Recently, one of our clients asked TDA to justify the costs of a customer newsletter we produce for them. It’s a modest publication that goes to a house list of people who have purchased a particular product line. The newsletter features stories about best practices, case studies, how-to articles about complex product uses and configurations, and interviews with product managers and architects, along with an occasional sneak-peek story about product features in development.
In short, the newsletter is a great way to keep in touch with a solid customer base. But recently a naysayer asked, “Why should we spend on a newsletter?” This person then went on to say, “We have good documentation on the Web site and we’ve already won these customers. Shouldn’t we redirect this budget to lead gen? We need more leads!”

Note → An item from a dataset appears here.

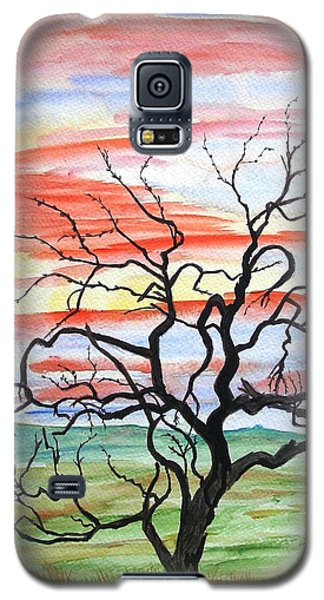 Rainbow Mesquite Galaxy S5 Case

We encounter this shortsighted mentality far too often. Custom content, in this case a newsletter, is the most cost-effective way a brand can deepen customer relationships. Newsletters, when done well, are read vociferously by customers. Think about it. Customers have an economic stake in your product. They are eager to wring as much value from your product as possible and hold a keen interest in its future. Hey, they have skin in the game.
It should go without saying, but let me say it: deeper customer relationships are tremendously valuable. And by reading a well-produced newsletter, better-informed customers can:
- Discover more reasons to upgrade or purchase more items in a product family.
- Self-identify for cross-sell opportunities.
- Shop the competition less, negotiate less aggressively, and become less price-sensitive.
- Impose fewer demands on your support team, helping you lower those costs.
- Actively participate more often in your brand’s communities and lend more support.
- Transform their view of you as a vendor or supplier, and see your company more as a partner.
- Mature from loyal customer into brand evangelist and become your advocate.
Cultivating these traits within a customer base can transform an entire marketplace. The economic value of such a transformation can be staggering.
Of course, the key to unlocking the full potential of any customer newsletter is quality execution. The newsletter must be timely, informative, and helpful to customers who receive it. If the newsletter starts to smell like schmaltzy PR—or worse, marketing fluff—it will quickly lose effectiveness, while readership dwindles and the brand becomes damaged.
That’s why brands have been turning to TDA for decades for these sorts of publications. We’ve mastered the art of producing enterprise content. Our team of writers and editors is constantly producing content that’s useful for readers and delivers a messaging payload for the brand.
Are your relationships with customers as great as they could be? If not, take a look at your existing forms of outreach to customers and ask yourself, “How does this serve my customers? How do they benefit from it? What will this enable that they otherwise would have struggled to achieve? What failures does this help them avoid?”